Work instructions:
[A] In the thread on controlling bits in a ushort array, why did the asker's attempt with the BitArray class fall short?
[B] Pick up the thread on controlling bits in a ushort array after its final sentence and keep it going.

Document section:
*-*-*
Controlling bits in a ushort array

Question

I would like to know how I can read and write specific bits efficiently to a ushort integer.

The methods would be something like so:

// Sets the bit positioned at bitNumber in the ushort integer b
// to be either 1 or 0 depending on state.
public ushort SetBit(ushort b, int bitNumber, bool state)
{
   ushort result = b;
   // Code to set the specific bit in ushort result.
   return result
}
// Returns the value of the bit in position bitNumber from the 
// ushort b as a true or false.
public bool GetBit(ushort b, int bitNumber)
{
   bool stateOfBit = false;
   // Code to read the bit into stateOfBit.
   return stateOfBit;
}

I have tried using BitArray class but it only takes a byte or a 32 bit integer.

Does someone know how to do this?

Thanks

Answer 1

First you need to guard against invalid bitNumber values by making sure it is between 1 and 16.

Then for setting you either want to "OR" it with a mask that has that bit set to one (by left shifting 1 to the desired position) if state is true. Otherwise you "AND" it with a mask where all the bits are 1 except the one you want to set to zero (accomplished by NOT-ing the other mask).

For determining if the bit is set just "AND" it to the first mask mentioned and compare to zero.

public static ushort SetBit(ushort b, int bitNumber, bool state)
{
    if(bitNumber < 1 || bitNumber > 16)
        throw new ArgumentOutOfRangeException("bitNumber", "Must be 1 - 16");

    return state ? 
        (ushort)(b | (1 << (bitNumber - 1))) : 
        (ushort)(b & ~(1 << (bitNumber - 1)));
}

public static bool GetBit(ushort b, int bitNumber)
{
    if (bitNumber < 1 || bitNumber > 16)
        throw new ArgumentOutOfRangeException("bitNumber", "Must be 1 - 16");

    return (b & (1 << (bitNumber - 1))) > 1;
}

This assumes that you want bitNumber to be one-based from the least significant bit, or right most bit. If you want zero-based just remove the - 1 used after bitNumber in all the code and adjust the if statement accordingly. To make this start from the most significant or left most bit then just subtract 16 from bitNumber instead of 1 for one-based, or subtract 15 for zero-based.
*-*-*
Listed records:
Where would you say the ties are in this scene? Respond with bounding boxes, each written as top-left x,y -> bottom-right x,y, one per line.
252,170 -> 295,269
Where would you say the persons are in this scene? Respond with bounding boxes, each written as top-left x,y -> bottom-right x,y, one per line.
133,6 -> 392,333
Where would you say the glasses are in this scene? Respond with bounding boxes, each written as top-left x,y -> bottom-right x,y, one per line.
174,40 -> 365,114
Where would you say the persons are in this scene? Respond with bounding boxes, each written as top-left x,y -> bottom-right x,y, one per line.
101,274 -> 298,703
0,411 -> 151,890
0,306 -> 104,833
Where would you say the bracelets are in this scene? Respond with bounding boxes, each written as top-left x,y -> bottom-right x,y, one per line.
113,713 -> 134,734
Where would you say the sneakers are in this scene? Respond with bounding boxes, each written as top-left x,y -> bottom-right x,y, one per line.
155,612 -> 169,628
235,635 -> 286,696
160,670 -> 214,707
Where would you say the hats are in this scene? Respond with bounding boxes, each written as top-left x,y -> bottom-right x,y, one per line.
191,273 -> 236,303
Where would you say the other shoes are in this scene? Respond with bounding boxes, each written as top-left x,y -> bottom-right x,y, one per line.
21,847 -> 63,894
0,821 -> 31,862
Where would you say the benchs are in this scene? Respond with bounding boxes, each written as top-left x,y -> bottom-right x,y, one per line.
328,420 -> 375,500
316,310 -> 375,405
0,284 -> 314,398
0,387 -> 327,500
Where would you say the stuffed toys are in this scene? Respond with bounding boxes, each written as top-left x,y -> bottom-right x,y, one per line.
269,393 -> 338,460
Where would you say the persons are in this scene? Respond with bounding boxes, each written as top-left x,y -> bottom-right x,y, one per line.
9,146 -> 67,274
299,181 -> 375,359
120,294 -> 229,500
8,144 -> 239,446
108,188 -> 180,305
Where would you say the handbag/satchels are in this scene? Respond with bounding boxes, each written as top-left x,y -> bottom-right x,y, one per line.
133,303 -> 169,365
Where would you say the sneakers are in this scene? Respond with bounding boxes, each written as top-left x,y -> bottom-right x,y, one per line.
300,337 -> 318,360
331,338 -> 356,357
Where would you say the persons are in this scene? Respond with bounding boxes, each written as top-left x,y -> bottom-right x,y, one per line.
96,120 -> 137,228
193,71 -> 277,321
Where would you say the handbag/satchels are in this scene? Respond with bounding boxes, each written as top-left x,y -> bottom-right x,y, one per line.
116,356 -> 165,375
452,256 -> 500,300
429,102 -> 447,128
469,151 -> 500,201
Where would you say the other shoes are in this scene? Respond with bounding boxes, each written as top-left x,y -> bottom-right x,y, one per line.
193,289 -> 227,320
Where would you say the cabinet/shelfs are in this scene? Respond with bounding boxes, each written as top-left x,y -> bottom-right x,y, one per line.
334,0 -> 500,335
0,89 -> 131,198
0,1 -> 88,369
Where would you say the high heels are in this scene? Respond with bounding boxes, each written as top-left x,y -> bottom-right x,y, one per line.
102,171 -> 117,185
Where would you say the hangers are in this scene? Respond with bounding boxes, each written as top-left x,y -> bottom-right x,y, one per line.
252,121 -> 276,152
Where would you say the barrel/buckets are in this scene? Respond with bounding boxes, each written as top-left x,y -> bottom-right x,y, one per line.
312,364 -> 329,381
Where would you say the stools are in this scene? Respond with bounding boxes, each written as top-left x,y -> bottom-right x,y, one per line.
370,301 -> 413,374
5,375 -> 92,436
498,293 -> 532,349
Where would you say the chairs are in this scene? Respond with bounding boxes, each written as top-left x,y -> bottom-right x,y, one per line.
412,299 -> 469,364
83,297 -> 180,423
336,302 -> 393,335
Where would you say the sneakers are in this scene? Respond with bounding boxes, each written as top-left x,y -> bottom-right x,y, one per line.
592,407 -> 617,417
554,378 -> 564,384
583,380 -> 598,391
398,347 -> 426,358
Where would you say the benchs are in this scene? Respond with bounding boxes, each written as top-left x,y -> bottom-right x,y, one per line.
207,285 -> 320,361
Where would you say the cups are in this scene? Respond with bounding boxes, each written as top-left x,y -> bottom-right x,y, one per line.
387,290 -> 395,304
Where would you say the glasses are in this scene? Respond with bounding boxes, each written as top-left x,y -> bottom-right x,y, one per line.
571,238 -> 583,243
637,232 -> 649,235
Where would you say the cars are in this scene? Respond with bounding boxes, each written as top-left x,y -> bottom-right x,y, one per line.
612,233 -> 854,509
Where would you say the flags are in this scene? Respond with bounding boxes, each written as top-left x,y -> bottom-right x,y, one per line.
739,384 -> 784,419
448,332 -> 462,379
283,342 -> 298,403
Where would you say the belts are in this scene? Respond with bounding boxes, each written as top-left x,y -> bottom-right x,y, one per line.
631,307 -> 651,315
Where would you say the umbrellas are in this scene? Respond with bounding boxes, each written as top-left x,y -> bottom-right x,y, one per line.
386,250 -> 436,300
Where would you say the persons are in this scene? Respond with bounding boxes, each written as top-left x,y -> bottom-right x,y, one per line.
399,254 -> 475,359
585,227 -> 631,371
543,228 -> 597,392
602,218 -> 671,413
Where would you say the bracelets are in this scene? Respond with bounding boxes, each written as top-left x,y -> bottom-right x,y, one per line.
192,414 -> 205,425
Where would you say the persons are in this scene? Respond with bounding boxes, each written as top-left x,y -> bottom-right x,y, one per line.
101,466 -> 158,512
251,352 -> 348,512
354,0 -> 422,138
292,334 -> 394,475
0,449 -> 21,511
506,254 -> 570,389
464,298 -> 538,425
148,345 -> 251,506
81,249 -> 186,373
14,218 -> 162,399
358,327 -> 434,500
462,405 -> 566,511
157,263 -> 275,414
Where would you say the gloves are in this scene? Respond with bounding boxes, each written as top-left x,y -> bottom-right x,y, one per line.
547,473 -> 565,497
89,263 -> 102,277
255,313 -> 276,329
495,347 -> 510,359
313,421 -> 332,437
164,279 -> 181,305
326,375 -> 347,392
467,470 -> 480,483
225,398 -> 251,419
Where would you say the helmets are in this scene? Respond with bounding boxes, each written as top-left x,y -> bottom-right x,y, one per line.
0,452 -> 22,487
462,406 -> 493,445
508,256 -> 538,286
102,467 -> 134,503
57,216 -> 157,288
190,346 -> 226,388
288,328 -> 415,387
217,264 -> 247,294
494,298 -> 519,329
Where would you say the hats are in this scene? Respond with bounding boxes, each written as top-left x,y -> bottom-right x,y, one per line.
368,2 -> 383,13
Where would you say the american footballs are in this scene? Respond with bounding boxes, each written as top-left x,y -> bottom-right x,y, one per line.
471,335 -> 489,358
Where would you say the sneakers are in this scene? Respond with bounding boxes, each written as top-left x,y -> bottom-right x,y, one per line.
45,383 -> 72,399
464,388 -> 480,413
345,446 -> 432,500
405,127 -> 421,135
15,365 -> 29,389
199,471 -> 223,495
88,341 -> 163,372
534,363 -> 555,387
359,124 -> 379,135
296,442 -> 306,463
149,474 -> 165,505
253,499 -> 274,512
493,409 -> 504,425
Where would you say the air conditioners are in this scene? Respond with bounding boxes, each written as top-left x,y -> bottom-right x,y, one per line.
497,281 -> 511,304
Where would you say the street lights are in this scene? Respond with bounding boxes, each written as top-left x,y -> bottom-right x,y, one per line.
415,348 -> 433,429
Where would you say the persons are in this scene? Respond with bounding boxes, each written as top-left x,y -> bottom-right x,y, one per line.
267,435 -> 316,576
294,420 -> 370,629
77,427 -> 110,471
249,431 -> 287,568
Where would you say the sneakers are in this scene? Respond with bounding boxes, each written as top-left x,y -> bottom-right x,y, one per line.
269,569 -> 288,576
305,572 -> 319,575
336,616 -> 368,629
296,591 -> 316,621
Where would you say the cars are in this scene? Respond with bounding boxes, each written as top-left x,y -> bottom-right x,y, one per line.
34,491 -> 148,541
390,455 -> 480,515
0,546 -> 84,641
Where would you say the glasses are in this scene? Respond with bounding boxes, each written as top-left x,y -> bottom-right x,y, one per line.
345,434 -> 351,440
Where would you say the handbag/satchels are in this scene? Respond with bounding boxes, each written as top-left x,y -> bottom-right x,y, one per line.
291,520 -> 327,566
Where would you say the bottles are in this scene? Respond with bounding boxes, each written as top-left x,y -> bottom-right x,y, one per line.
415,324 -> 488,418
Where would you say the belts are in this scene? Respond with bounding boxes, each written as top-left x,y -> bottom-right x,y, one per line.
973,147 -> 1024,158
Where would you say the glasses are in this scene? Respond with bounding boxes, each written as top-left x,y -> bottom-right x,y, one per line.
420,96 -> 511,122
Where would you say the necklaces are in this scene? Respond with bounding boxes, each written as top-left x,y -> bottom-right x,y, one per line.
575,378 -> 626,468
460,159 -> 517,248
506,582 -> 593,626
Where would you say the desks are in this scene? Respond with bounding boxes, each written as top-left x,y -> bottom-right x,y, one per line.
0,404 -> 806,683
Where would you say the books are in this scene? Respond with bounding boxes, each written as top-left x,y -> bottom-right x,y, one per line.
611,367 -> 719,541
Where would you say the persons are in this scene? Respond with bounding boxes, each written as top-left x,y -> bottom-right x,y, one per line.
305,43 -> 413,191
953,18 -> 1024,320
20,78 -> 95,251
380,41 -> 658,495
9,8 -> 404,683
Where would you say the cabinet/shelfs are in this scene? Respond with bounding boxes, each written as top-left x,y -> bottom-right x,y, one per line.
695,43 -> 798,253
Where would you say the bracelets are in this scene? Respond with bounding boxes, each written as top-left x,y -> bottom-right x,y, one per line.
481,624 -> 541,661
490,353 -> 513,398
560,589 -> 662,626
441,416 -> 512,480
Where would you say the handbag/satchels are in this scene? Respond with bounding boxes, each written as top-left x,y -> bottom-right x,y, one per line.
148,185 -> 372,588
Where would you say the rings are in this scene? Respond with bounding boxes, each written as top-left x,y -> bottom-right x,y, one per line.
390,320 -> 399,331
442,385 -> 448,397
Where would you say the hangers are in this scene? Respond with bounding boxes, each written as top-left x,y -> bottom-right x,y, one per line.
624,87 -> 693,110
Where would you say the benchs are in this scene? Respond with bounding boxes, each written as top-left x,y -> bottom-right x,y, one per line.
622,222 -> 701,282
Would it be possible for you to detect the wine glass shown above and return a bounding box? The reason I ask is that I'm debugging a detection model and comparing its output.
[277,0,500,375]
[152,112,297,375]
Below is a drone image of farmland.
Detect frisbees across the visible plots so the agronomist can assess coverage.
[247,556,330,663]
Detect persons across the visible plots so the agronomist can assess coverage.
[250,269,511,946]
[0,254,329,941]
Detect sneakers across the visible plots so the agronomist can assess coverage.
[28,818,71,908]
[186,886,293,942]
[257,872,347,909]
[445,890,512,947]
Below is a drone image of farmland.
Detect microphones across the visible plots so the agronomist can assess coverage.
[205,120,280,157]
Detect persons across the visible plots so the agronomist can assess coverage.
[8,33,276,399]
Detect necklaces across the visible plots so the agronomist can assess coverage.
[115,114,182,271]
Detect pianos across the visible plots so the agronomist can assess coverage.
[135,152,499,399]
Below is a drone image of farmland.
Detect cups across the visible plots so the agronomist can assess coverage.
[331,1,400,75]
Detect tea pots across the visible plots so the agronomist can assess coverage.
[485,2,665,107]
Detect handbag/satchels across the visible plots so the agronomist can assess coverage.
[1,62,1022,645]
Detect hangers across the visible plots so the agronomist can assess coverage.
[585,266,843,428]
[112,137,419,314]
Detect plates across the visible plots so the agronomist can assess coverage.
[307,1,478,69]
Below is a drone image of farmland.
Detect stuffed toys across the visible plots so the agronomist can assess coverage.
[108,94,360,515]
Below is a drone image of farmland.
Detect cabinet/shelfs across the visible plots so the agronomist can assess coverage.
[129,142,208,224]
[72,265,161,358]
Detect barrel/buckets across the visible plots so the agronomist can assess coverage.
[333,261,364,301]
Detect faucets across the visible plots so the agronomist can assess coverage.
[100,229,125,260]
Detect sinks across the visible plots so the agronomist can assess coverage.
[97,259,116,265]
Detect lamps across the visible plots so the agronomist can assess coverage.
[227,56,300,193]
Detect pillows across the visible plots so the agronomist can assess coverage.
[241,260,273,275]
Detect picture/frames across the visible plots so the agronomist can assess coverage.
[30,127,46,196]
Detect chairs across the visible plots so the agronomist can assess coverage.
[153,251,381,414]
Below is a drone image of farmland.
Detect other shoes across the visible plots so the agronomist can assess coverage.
*-*-*
Responses in order:
[A] The BitArray class only takes a byte or a 32-bit integer.

[B]
Answer 2

ushort s = 0;
//set the 5th bit from the right to true
s |= 1 << 5;
//set the 5th bit from the right to false
//~ will return a negative number, so casting to int is necessary
int i = s;
i &= ~(1 << 5);
s = (ushort)i;

To do this in a method, you can either have the method return it or pass the ushort by reference:

public void SetBit(ref ushort b, int bitNumber, bool state) {
    if (bitNumber < 0 || bitNumber > 15)
        //throw an Exception or return
    if (state) {
        b |= (ushort)(1 << bitNumber);
    } else {
        int i = b;
        i &= ~(1 << bitNumber);
        b = (ushort)i;
    }
}

public bool GetBit(ushort b, int bitNumber) {
    if (bitNumber < 0 || bitNumber > 15)
        //throw an Exception or just return false
    return (b & (1 << bitNumber)) > 0;
}

To count bitNumber from the left, you need 15 - bitNumber

Answer 3

I really liked juharr's answer (it looks cleaner and has less variable creation), but it is not right. The last check should be ( > 0 ) not ( > 1 ).

public static ushort SetBit(ushort b, int bitNumber, bool state)
{
    if(bitNumber < 1 || bitNumber > 16)
        throw new ArgumentOutOfRangeException("bitNumber", "Must be 1 - 16");

    return state ? 
        (ushort)(b | (1 << (bitNumber - 1))) : 
        (ushort)(b & ~(1 << (bitNumber - 1)));
}

public static bool GetBit(ushort b, int bitNumber)
{
    if (bitNumber < 1 || bitNumber > 16)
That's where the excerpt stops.